» GIVEN EXERCISE
Extract all of the entries and set them down verbatim.

[Rows of spatial question data]
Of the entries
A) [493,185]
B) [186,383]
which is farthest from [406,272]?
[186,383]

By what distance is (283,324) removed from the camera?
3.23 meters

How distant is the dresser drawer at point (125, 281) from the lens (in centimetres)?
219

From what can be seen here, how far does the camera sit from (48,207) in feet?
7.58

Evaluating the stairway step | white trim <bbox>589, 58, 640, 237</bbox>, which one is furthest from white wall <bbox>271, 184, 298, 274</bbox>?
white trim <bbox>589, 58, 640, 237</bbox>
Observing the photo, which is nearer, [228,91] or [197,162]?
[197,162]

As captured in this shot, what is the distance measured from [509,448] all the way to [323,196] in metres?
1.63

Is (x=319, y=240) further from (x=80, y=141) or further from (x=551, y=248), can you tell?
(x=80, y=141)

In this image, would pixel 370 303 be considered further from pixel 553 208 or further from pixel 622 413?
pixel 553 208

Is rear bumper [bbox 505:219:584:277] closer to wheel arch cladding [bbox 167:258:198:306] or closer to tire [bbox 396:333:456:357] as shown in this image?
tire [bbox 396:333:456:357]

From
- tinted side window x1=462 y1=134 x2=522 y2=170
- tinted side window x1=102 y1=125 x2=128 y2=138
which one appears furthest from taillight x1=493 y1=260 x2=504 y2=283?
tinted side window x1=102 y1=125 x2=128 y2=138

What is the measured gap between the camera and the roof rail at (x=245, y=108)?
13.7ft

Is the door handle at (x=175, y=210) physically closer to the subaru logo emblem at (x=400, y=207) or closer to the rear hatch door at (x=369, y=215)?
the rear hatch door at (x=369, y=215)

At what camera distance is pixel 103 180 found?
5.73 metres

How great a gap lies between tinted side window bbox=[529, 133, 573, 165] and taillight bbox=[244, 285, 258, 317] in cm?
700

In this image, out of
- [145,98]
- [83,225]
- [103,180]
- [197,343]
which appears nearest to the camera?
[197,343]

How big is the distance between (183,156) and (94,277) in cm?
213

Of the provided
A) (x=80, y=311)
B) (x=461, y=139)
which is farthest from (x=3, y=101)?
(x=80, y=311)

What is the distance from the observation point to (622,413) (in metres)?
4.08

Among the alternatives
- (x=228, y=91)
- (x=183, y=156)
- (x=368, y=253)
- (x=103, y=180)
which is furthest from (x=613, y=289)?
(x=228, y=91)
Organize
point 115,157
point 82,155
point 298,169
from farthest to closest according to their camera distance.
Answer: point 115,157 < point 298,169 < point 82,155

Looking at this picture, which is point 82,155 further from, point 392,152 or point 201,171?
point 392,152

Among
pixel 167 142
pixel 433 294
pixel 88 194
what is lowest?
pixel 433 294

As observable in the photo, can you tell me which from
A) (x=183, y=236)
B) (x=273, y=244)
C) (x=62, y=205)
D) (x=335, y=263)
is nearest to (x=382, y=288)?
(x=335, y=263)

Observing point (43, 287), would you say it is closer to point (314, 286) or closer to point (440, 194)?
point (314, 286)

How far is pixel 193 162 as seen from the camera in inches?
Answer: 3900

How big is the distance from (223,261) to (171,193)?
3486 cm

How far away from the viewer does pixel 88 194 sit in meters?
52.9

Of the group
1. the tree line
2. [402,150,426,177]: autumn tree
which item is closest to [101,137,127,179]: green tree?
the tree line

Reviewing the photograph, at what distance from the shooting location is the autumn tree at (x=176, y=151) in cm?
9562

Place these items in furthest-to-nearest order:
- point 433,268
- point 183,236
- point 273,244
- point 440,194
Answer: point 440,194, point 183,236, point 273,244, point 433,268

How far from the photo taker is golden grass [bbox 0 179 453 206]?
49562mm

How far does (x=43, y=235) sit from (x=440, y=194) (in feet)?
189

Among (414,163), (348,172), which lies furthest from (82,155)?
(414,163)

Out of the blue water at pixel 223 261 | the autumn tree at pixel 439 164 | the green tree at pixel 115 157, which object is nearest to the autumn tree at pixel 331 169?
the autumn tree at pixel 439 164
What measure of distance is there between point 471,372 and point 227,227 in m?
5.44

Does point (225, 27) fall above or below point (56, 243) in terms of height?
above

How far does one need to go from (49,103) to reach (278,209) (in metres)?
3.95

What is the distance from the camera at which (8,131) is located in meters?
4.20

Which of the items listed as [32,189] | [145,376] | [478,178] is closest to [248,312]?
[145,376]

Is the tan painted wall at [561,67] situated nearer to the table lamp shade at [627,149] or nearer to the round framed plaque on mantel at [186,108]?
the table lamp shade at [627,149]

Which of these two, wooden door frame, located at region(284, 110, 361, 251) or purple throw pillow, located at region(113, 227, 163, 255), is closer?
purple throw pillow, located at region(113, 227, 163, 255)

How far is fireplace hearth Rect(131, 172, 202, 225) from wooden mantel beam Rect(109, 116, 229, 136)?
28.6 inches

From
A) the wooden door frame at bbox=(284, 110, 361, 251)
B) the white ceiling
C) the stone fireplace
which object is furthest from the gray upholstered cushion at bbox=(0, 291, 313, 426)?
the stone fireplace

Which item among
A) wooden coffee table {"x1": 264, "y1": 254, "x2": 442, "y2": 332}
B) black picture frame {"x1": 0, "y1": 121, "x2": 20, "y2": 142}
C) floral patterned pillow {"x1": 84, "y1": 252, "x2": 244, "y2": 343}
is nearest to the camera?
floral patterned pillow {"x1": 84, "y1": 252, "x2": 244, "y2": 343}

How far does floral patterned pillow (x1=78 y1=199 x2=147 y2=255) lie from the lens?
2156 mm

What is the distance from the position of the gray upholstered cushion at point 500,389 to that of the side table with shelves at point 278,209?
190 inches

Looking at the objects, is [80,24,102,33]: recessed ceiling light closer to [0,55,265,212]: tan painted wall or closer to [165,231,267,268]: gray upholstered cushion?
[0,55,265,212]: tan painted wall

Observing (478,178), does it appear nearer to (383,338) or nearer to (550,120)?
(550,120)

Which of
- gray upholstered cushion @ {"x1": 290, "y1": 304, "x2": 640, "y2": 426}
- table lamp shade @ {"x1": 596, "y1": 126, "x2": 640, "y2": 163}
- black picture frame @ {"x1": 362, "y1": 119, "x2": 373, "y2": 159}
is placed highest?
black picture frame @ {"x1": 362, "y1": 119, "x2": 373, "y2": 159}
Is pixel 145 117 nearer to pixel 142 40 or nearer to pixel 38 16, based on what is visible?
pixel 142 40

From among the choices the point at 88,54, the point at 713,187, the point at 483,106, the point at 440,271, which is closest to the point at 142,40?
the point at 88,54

» WRITTEN RESPONSE
Of the entries
A) [493,185]
B) [186,383]
which is farthest from [406,272]?
[186,383]

By what distance is (283,324) removed from the camera?
3.23 meters

How distant is the dresser drawer at point (125, 281) from the lens (in centimetres)?
219

From what can be seen here, how far does the camera sit from (48,207) in feet?
7.58

Evaluating the stairway step | white trim <bbox>589, 58, 640, 237</bbox>, which one is furthest from white wall <bbox>271, 184, 298, 274</bbox>?
white trim <bbox>589, 58, 640, 237</bbox>
Observing the photo, which is nearer, [228,91] or [197,162]?
[197,162]

As captured in this shot, what is the distance measured from [509,448] all the way to [323,196] in metres?
1.63

Is (x=319, y=240) further from (x=80, y=141) or further from (x=551, y=248), can you tell?
(x=80, y=141)

In this image, would pixel 370 303 be considered further from pixel 553 208 or further from pixel 622 413?
pixel 553 208

Is rear bumper [bbox 505:219:584:277] closer to wheel arch cladding [bbox 167:258:198:306] or closer to tire [bbox 396:333:456:357] as shown in this image?
tire [bbox 396:333:456:357]

From
- tinted side window x1=462 y1=134 x2=522 y2=170
- tinted side window x1=102 y1=125 x2=128 y2=138
which one appears furthest from taillight x1=493 y1=260 x2=504 y2=283?
tinted side window x1=102 y1=125 x2=128 y2=138

What is the measured gap between the camera and the roof rail at (x=245, y=108)?
13.7ft

Is the door handle at (x=175, y=210) physically closer to the subaru logo emblem at (x=400, y=207) or closer to the rear hatch door at (x=369, y=215)?
the rear hatch door at (x=369, y=215)

At what camera distance is pixel 103 180 found?
5.73 metres

How great a gap lies between tinted side window bbox=[529, 133, 573, 165] and taillight bbox=[244, 285, 258, 317] in cm?
700

In this image, out of
- [145,98]
- [83,225]
- [103,180]
- [197,343]
which appears nearest to the camera?
[197,343]

How big is the distance between (183,156) and (94,277) in cm?
213

Of the provided
A) (x=80, y=311)
B) (x=461, y=139)
which is farthest from (x=3, y=101)?
(x=80, y=311)

What is the distance from the observation point to (622,413) (in metres)?
4.08

Among the alternatives
- (x=228, y=91)
- (x=183, y=156)
- (x=368, y=253)
- (x=103, y=180)
which is furthest from (x=613, y=289)?
(x=228, y=91)
Organize
point 115,157
point 82,155
point 298,169
from farthest to closest according to their camera distance.
Answer: point 115,157 < point 298,169 < point 82,155

Looking at this picture, which is point 82,155 further from, point 392,152 or point 201,171?
point 392,152

Among
pixel 167 142
pixel 433 294
pixel 88 194
what is lowest?
pixel 433 294

As observable in the photo, can you tell me which from
A) (x=183, y=236)
B) (x=273, y=244)
C) (x=62, y=205)
D) (x=335, y=263)
is nearest to (x=382, y=288)?
(x=335, y=263)

Observing point (43, 287), would you say it is closer to point (314, 286) or closer to point (440, 194)?
point (314, 286)

How far is pixel 193 162 as seen from the camera in inches?
Answer: 3900

How big is the distance from (223,261) to (171,193)?
3486 cm

How far away from the viewer does pixel 88 194 sit in meters?
52.9

Of the group
1. the tree line
2. [402,150,426,177]: autumn tree
which item is closest to [101,137,127,179]: green tree?
the tree line

Reviewing the photograph, at what distance from the shooting location is the autumn tree at (x=176, y=151) in cm?
9562

Place these items in furthest-to-nearest order:
- point 433,268
- point 183,236
- point 273,244
- point 440,194
Answer: point 440,194, point 183,236, point 273,244, point 433,268

How far from the photo taker is golden grass [bbox 0 179 453 206]?
49562mm

How far does (x=43, y=235) sit from (x=440, y=194) (in feet)?
189

Among (414,163), (348,172), which lies furthest from (82,155)?
(414,163)

Out of the blue water at pixel 223 261 | the autumn tree at pixel 439 164 | the green tree at pixel 115 157, which object is nearest to the autumn tree at pixel 331 169?
the autumn tree at pixel 439 164
What measure of distance is there between point 471,372 and point 227,227 in m?
5.44

Does point (225, 27) fall above or below point (56, 243) in terms of height?
above

How far does one need to go from (49,103) to reach (278,209) (in metres)?
3.95

What is the distance from the camera at which (8,131) is located in meters?
4.20

Which of the items listed as [32,189] | [145,376] | [478,178] is closest to [248,312]?
[145,376]

Is the tan painted wall at [561,67] situated nearer to the table lamp shade at [627,149] or nearer to the round framed plaque on mantel at [186,108]?
the table lamp shade at [627,149]

Which of these two, wooden door frame, located at region(284, 110, 361, 251) or purple throw pillow, located at region(113, 227, 163, 255), is closer?
purple throw pillow, located at region(113, 227, 163, 255)

How far is fireplace hearth Rect(131, 172, 202, 225) from wooden mantel beam Rect(109, 116, 229, 136)?
28.6 inches

From
A) the wooden door frame at bbox=(284, 110, 361, 251)
B) the white ceiling
C) the stone fireplace
which object is furthest from the gray upholstered cushion at bbox=(0, 291, 313, 426)?
the stone fireplace

Which item among
A) wooden coffee table {"x1": 264, "y1": 254, "x2": 442, "y2": 332}
B) black picture frame {"x1": 0, "y1": 121, "x2": 20, "y2": 142}
C) floral patterned pillow {"x1": 84, "y1": 252, "x2": 244, "y2": 343}
is nearest to the camera?
floral patterned pillow {"x1": 84, "y1": 252, "x2": 244, "y2": 343}

How far does floral patterned pillow (x1=78 y1=199 x2=147 y2=255) lie from the lens?
2156 mm

What is the distance from the position of the gray upholstered cushion at point 500,389 to that of the side table with shelves at point 278,209?
190 inches

Looking at the objects, is [80,24,102,33]: recessed ceiling light closer to [0,55,265,212]: tan painted wall or closer to [165,231,267,268]: gray upholstered cushion?
[0,55,265,212]: tan painted wall

Observing (478,178), does it appear nearer to (383,338) or nearer to (550,120)?
(550,120)

Which of
- gray upholstered cushion @ {"x1": 290, "y1": 304, "x2": 640, "y2": 426}
- table lamp shade @ {"x1": 596, "y1": 126, "x2": 640, "y2": 163}
- black picture frame @ {"x1": 362, "y1": 119, "x2": 373, "y2": 159}
is placed highest?
black picture frame @ {"x1": 362, "y1": 119, "x2": 373, "y2": 159}
Is pixel 145 117 nearer to pixel 142 40 or nearer to pixel 38 16, based on what is visible?
pixel 142 40

From among the choices the point at 88,54, the point at 713,187, the point at 483,106, the point at 440,271, which is closest to the point at 142,40?
the point at 88,54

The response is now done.